> **Quoted passage**:
Really depends on the vehicle, some can get expensive, much more so if you're not doing the work yourself. Overall, unless major failures occur, maintenance costs are normally much lower than buying a new(er) one. Most people don't like dumping any money into an old vehicle because the value is low.


----------



## Longtimeago (Aug 8, 2018)

MrMatt said:


> Proper care? I'm in southern Ontario, I've got a 10 year old minivan, sure it has some rusty paint chips, but it isnt' like it's falling apart, and the Dodge Caravan isn't well known as a quality long lasting vehicle.
> I've found that somewhere between 7-10 years vehicles get "too expensive" to repair anyway.


I never understand how people can say it gets 'too expensive' to maintain a car at a given age. Our 14 year old Kia was still only costing us under $1000 per year to maintain. We decided to take advantage of current circumstances to change vehicles but there was no real financial justification for doing so. You can't buy a vehicle for under $1000 a year vs. maintain one. 

To me a car only becomes 'too expensive to repair' when something really major occurs like blowing an engine. One aspect that did impact our decision was the ability to buy parts. The manufacturers seem to stop making parts a lot sooner than they used to. When replacing the radiator on our Kia, our mechanic needed a rubber O ring for the heating manifold. When he tried to order one, he was told the part is no longer available, period. He had to find a workaround that I won't bother going into. 

This unavailability of replacement parts is to me more significant than a repair being 'too expensive', it can make a repair impossible to do at all.


----------



## sags (May 15, 2010)

Most people don't fix their old cars. They just drive them until the wheels fall off.

When the MTO sets up vehicle inspections at service centers they keep the tow trucks very busy.

Unsafe vehicles is a big problem in Ontario, especially in the GTA area where many drivers don't have insurance either.

In one checkpoint inspection only 7 vehicles passed.


 7 passed


 7 failed


 4 plates were voluntarily terminated because the registered owner felt their vehicle would fail


 4 failed to show


 10 plates were removed after inspections revealed the vehicles were unsafe









Cracking down on unsafe vehicles


READ: 19 charges have been laid as a result of a joint collaboration between North Bay police and MTO focusing on vehicle fitness. Eric Taschner reports.



northernontario.ctvnews.ca





It is even worse for commercial vehicles.



https://www.cbc.ca/news/canada/toronto/unsafe-trucks-ontario-1.5383994


----------



## andrewf (Mar 1, 2010)

Longtimeago said:


> I never understand how people can say it gets 'too expensive' to maintain a car at a given age. Our 14 year old Kia was still only costing us under $1000 per year to maintain. We decided to take advantage of current circumstances to change vehicles but there was no real financial justification for doing so. You can't buy a vehicle for under $1000 a year vs. maintain one.

> **Problem 1**: Repeat part of the car-maintenance thread word for word, starting at "Most people don't fix" and stopping after "have insurance either.".
> **Problem 2**:
Answer these questions from the car-maintenance thread, each in a few words.
(a) How old was the Kia that Longtimeago's family owned?
(b) What make and model is MrMatt's minivan?
(c) In the checkpoint inspection that sags describes, how many plates were removed after the vehicles were found unsafe?
> **Problem 3**: List every outcome, with its number, that the car-maintenance thread reports for the checkpoint inspection.

> **Given records**:
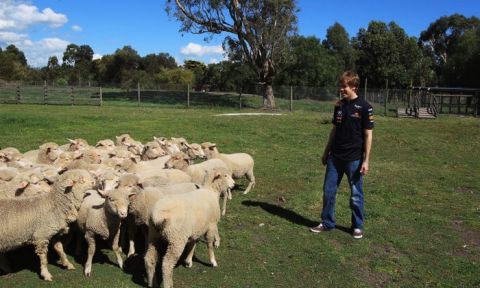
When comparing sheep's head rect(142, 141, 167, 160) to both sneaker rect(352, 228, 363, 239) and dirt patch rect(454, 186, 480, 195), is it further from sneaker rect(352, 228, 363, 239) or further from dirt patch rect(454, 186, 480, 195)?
dirt patch rect(454, 186, 480, 195)

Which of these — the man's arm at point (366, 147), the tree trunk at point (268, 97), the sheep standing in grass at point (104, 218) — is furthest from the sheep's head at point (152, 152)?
the tree trunk at point (268, 97)

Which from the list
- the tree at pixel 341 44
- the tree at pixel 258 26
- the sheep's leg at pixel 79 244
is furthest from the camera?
the tree at pixel 341 44

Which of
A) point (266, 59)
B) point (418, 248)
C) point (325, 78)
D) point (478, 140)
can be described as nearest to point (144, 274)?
point (418, 248)

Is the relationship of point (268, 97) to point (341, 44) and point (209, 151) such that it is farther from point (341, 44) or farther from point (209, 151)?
point (341, 44)

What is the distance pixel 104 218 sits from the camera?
6.34m

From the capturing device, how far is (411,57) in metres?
64.9

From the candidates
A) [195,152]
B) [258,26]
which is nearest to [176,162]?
[195,152]

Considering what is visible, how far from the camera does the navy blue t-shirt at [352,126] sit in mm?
7473

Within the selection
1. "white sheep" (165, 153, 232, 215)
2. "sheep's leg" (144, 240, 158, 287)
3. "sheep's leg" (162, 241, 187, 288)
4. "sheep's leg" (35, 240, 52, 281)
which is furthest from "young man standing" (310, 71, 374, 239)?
"sheep's leg" (35, 240, 52, 281)

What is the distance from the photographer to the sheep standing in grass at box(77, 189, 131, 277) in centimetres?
607

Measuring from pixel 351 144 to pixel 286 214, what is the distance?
7.58 ft

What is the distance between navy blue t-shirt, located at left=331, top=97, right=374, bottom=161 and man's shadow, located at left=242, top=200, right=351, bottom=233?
4.97ft

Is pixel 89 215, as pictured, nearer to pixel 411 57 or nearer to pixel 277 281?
pixel 277 281

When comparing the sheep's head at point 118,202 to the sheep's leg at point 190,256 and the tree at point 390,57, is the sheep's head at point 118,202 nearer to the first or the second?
the sheep's leg at point 190,256
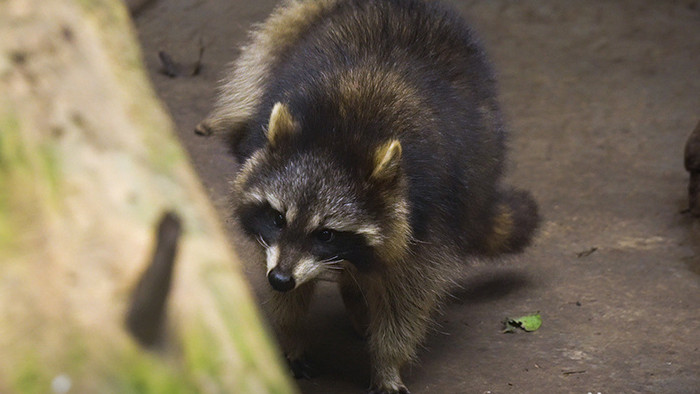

> **Exercise answer 1**:
Most people don't fix their old cars. They just drive them until the wheels fall off.

When the MTO sets up vehicle inspections at service centers they keep the tow trucks very busy.

Unsafe vehicles is a big problem in Ontario, especially in the GTA area where many drivers don't have insurance either.

> **Exercise answer 2**:
(a) 14 years old
(b) Dodge Caravan
(c) 10

> **Exercise answer 3**:
7 passed
7 failed
4 plates were voluntarily terminated because the registered owner felt their vehicle would fail
4 failed to show
10 plates were removed after inspections revealed the vehicles were unsafe